In 1914, Henry Ford did something that many managers would regard as absurd: he unnecessarily raised the salary of his employees. And he raised his employee’s salaries a lot – from $2.34 a day to $5 a day (given inflation, this would be about $120 per day). Ford made this decision, motivated by a desire to decrease recruiting costs and increase employee retention…and it worked.
Even more importantly, Ford’s pay raises allowed his employees to escape a “poor” livelihood and experience a “middle class” livelihood. By helping to create a stronger middle class, Ford helped reinvigorate the economy (at least for awhile; the Depression was only a decade or so off). Interestingly, the US economy is currently in a situation where Ford’s “altruistic” actions would be very beneficial. (Business Insider: Dear American Companies: Here’s How to Fix the Economy)
In America today, corporate profitability and income disparity are at all time highs (see charts below – the chart on the left analyzes wages and the chart on the right analyzes corporate profits. These charts are courtesy of Business Insider)

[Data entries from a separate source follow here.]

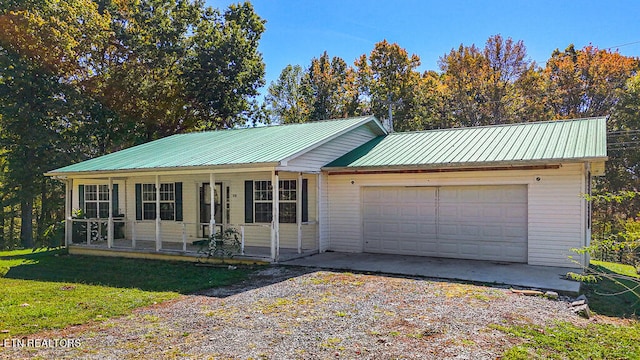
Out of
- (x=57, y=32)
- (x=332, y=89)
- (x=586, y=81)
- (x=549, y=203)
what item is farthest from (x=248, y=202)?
(x=332, y=89)

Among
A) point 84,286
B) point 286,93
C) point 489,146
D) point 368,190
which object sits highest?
point 286,93

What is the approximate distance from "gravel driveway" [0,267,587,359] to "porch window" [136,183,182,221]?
6.85m

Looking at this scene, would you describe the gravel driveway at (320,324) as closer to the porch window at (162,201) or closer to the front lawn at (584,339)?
the front lawn at (584,339)

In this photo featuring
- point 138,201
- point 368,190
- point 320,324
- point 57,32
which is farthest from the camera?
point 57,32

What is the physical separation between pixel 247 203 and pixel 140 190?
4357 mm

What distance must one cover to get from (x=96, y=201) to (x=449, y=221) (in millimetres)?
12154

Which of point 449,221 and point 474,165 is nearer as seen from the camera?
point 474,165

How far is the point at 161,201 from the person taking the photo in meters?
14.8

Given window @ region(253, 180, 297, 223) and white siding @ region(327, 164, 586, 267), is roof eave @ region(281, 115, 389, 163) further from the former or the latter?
white siding @ region(327, 164, 586, 267)

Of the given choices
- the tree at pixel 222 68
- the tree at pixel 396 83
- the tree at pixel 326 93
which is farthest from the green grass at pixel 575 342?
the tree at pixel 326 93

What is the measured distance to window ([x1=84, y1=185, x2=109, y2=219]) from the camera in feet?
51.3

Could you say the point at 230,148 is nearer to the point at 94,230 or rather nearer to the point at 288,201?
the point at 288,201

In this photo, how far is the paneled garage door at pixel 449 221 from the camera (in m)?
10.5

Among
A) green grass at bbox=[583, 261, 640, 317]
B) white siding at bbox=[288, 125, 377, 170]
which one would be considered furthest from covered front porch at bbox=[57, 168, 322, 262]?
green grass at bbox=[583, 261, 640, 317]
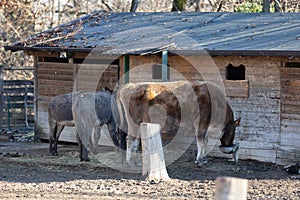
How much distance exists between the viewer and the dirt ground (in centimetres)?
1023

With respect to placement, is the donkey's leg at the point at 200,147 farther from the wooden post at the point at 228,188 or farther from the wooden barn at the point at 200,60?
the wooden post at the point at 228,188

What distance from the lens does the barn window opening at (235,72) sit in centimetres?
1441

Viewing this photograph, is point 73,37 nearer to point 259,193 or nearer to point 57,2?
point 259,193

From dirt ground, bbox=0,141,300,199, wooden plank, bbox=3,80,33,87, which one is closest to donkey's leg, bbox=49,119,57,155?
dirt ground, bbox=0,141,300,199

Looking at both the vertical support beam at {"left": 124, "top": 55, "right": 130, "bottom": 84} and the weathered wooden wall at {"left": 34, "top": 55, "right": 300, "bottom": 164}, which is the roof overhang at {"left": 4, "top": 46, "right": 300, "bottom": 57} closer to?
the vertical support beam at {"left": 124, "top": 55, "right": 130, "bottom": 84}

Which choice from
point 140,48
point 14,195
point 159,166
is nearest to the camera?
point 14,195

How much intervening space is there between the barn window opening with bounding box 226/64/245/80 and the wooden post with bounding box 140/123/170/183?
141 inches

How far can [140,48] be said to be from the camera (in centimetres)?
1449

As a result of this disparity, the middle class is extraordinarily weak. William Galston points out in the WSJ that while Wal-Mart and Neiman Marcus are thriving, stores like JC Penny and Sears are not. Businesses that appeal to the middle class simply cannot succeed if a strong middle class does not exist. And because most American businesses do not specifically target the rich or the poor (like Wal-Mart and Neiman Marcus arguably do), a weak middle class is leading to poor overall health of the US economy (Notice this implies that the record corporate profits shown in the chart above are distributed similarly to private income – the richest corporations make the majority of the profit). (WSJ: The Eroding American Middle Class)
So how do we strengthen the middle class? Many have supported a boost in the minimum wage. Personally, I believe such a solution is foolish, as minimum wages are not precise enough. According to Noah Smith, minimum wage mostly benefits high school students working at the local drive-through, and as such, minimum wage laws do not foster the type of employment America wants to see (for example, manufacturing). As an alternative to minimum wage, Noah proposes a “wage subsidy.”

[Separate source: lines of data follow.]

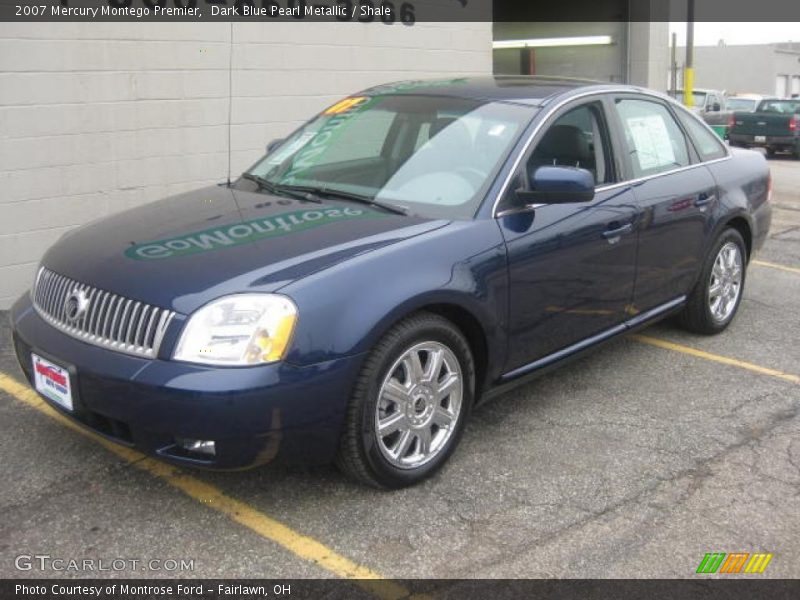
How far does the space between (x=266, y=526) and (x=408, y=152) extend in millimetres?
1902

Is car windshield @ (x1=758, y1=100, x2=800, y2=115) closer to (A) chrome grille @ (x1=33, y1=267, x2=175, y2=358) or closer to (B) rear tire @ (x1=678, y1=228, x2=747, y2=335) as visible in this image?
(B) rear tire @ (x1=678, y1=228, x2=747, y2=335)

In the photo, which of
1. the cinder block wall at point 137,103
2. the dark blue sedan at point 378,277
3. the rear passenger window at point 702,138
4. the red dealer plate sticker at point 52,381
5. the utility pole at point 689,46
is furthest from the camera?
the utility pole at point 689,46

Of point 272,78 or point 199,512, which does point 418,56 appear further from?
point 199,512

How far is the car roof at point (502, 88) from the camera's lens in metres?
4.33

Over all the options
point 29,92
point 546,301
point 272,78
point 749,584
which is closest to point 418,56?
point 272,78

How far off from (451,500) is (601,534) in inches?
23.5

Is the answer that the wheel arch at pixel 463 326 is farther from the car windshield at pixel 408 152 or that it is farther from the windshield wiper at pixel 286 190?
the windshield wiper at pixel 286 190

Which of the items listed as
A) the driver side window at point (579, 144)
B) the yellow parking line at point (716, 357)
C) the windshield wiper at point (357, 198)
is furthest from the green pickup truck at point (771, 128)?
the windshield wiper at point (357, 198)

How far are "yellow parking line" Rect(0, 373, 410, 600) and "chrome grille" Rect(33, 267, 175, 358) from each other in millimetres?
396

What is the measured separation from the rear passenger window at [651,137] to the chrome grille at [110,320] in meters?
2.77

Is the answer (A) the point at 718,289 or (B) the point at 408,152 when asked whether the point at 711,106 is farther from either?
(B) the point at 408,152

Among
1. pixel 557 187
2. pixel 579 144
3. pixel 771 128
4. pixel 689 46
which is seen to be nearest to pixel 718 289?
pixel 579 144

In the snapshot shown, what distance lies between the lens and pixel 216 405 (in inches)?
116

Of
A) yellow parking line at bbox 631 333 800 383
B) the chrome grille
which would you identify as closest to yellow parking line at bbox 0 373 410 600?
the chrome grille
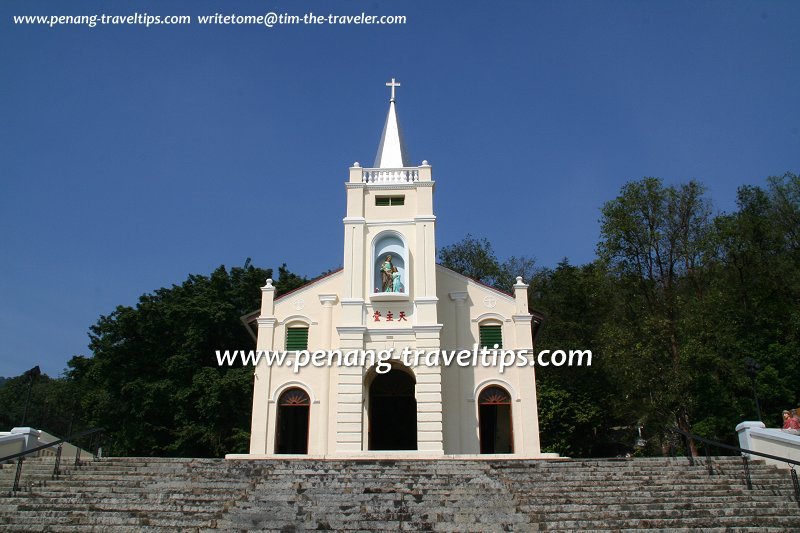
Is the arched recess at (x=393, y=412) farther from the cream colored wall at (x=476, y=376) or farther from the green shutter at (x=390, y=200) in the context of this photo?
the green shutter at (x=390, y=200)

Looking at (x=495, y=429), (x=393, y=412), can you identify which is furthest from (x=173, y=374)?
(x=495, y=429)

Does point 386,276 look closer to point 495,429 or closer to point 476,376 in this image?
point 476,376

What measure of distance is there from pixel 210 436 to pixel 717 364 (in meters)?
25.4

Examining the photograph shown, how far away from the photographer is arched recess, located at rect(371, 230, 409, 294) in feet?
82.4

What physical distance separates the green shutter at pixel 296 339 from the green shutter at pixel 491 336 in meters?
6.97

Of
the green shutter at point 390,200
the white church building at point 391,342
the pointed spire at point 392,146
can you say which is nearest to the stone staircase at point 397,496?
the white church building at point 391,342

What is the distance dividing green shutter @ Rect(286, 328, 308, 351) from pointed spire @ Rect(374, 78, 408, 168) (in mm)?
8136

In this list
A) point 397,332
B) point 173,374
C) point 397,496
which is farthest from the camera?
point 173,374

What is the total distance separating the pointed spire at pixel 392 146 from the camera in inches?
1120

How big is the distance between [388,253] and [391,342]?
12.7ft

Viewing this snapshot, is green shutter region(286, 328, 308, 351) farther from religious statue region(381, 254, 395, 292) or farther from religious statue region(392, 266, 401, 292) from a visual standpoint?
religious statue region(392, 266, 401, 292)

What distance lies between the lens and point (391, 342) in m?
23.8

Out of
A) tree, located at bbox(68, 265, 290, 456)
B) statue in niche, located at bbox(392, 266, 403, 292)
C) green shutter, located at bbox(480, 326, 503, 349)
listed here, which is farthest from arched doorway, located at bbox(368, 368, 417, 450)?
tree, located at bbox(68, 265, 290, 456)

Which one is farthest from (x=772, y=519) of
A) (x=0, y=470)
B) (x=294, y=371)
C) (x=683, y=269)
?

A wage subsidy behaves exactly as it sounds – it subsidizes wages for certain jobs. The government helps corporations pay higher wages to employees with income below a certain wage threshold. In doing so, the wage subsidies act like minimum wage in that low-wage employees have higher “wealth.” That said, wage subsidies are distinct from minimum wage in two important ways. First, the government, not businesses, pays for wage subsidies. In this way, deadweight loss is minimized because wage subsidies do not distort the hiring behavior of firms (compare the deadweight loss of a subsidy to a tax – minimum wage is much more similar to the tax, which causes a higher deadweight loss). Second, the government can be selective with wage subsidies and only subsidize industries that will benefit the American economy most. (Noahpinon: Wage Subsidies)
I am not claiming that wage subsidies are a solution to America’s weak middle class. But I would argue that they are an out-of-the-box alternative to a rather ineffective policy like minimum wage. While wage subsidies may or may not be effective, I think they represent the type of thinking economists need to engage in: how can we reinvigorate America’s middle class without making enemies with the private sector? Ultimately, I believe that cooperation between the government and the private sector (which is not a fan of minimum wage laws), is the only way to replicate the middle class that Henry Ford helped create.